Roses are Read
David Frankel
When I see roses I often find myself remembering lines of poetry, and a vine of words winding through the undergrowth of the language to rise into view in, say, William Blake, or Robert Herrik, or the garden poems Andrew Marvell, or in Chaucer before them, or in the Scotsman Robert Burns: O my Love’s like a red, red rose, / That’s newly sprung in June. And then there are all those phrases their associations pulling in such various, contrary directions: from Mighty like a rose to Everything’s coming up roses to No bed of roses to The last rose of summer. These are what come to me first, before any image in art-although countless roses strew the still life tradition, and, just as richly, the traditions of decoration and pattern.

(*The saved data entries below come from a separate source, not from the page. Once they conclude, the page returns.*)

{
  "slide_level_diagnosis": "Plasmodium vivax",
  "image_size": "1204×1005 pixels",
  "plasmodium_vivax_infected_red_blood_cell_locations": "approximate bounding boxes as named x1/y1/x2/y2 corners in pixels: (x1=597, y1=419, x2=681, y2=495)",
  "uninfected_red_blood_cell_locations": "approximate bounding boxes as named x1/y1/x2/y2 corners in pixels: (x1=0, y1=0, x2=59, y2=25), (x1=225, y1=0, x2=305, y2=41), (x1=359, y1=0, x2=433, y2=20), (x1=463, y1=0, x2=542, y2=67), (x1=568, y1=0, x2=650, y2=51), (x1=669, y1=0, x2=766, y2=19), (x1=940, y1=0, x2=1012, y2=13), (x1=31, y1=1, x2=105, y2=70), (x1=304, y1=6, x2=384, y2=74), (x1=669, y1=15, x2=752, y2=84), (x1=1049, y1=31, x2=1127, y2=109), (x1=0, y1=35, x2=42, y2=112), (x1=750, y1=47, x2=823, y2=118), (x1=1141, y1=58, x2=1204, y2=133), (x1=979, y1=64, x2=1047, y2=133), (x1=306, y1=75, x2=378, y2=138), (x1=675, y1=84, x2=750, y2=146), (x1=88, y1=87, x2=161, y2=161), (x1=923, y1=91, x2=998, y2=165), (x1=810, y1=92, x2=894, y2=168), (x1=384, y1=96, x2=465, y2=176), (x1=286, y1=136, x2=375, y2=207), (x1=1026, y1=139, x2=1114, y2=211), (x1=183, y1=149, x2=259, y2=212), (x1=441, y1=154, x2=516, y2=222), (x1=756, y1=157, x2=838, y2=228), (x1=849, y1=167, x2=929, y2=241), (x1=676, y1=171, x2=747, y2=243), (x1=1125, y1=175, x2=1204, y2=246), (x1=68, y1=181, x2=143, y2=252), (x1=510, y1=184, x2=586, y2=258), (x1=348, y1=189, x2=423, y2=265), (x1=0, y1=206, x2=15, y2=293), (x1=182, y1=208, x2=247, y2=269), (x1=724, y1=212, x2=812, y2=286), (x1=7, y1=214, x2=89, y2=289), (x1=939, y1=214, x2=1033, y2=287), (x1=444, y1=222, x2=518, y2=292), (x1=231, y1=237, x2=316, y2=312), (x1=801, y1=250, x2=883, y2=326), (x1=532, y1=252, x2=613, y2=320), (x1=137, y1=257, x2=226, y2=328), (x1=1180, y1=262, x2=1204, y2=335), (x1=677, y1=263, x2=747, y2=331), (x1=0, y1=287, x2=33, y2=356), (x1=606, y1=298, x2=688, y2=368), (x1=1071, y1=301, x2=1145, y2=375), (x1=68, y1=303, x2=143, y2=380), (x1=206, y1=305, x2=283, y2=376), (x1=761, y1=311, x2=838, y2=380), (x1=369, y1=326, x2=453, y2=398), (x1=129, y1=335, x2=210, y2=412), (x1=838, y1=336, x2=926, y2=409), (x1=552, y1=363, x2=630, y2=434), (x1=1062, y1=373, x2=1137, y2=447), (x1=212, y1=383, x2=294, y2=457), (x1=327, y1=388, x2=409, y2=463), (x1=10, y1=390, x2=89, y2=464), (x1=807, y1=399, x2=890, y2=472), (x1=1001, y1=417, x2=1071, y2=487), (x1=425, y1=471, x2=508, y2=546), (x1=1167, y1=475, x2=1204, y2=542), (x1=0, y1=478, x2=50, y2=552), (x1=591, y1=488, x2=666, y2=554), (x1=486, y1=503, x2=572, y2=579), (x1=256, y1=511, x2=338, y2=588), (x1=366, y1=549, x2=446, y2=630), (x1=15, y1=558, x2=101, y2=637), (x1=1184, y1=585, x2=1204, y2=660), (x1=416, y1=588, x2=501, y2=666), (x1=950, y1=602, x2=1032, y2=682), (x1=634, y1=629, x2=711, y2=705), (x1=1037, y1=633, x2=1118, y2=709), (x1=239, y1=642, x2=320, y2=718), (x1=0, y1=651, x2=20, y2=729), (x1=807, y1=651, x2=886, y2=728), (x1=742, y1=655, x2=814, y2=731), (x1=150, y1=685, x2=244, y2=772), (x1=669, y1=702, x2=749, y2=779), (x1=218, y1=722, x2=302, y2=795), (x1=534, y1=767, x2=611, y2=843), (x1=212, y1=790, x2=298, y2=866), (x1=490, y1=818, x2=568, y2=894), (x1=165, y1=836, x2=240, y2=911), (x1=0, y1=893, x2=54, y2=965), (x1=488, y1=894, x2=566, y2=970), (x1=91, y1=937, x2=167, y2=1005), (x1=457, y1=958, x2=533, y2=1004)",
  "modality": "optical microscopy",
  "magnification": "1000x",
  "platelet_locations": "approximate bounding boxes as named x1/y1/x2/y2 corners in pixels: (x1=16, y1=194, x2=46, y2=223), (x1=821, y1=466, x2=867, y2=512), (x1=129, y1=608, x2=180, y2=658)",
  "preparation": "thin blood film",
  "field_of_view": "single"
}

Or else I think not of the garden of English verses but of the English garden itself, a place of blurred geometries and gentle crowdedness, where the soft round shapes of roses may stand against slender spires of lupin and foxglove or against cloud of flowering lavender, so that colors, contours, textures, and perfumes all mingle and confuse. Manuel Pardo’s painted roses aren’t like this at all. Clear, distinct and allen, these declarative forms simplify the rococo subtlety of the rose (and once again I’m thinking of the English rose, with it’s dense-packed filigree blossom) into a single spiral, the flower a continuous band that curls around itself once or twice in rising to a summit, then slides back into its own heart. Sometimes a second band complements this one, becoming a kind of basin around its foot. All of these roses are red. Most of them get a painting themselves (a couple come in pairs), standing alone against the flat color of a monochrome ground.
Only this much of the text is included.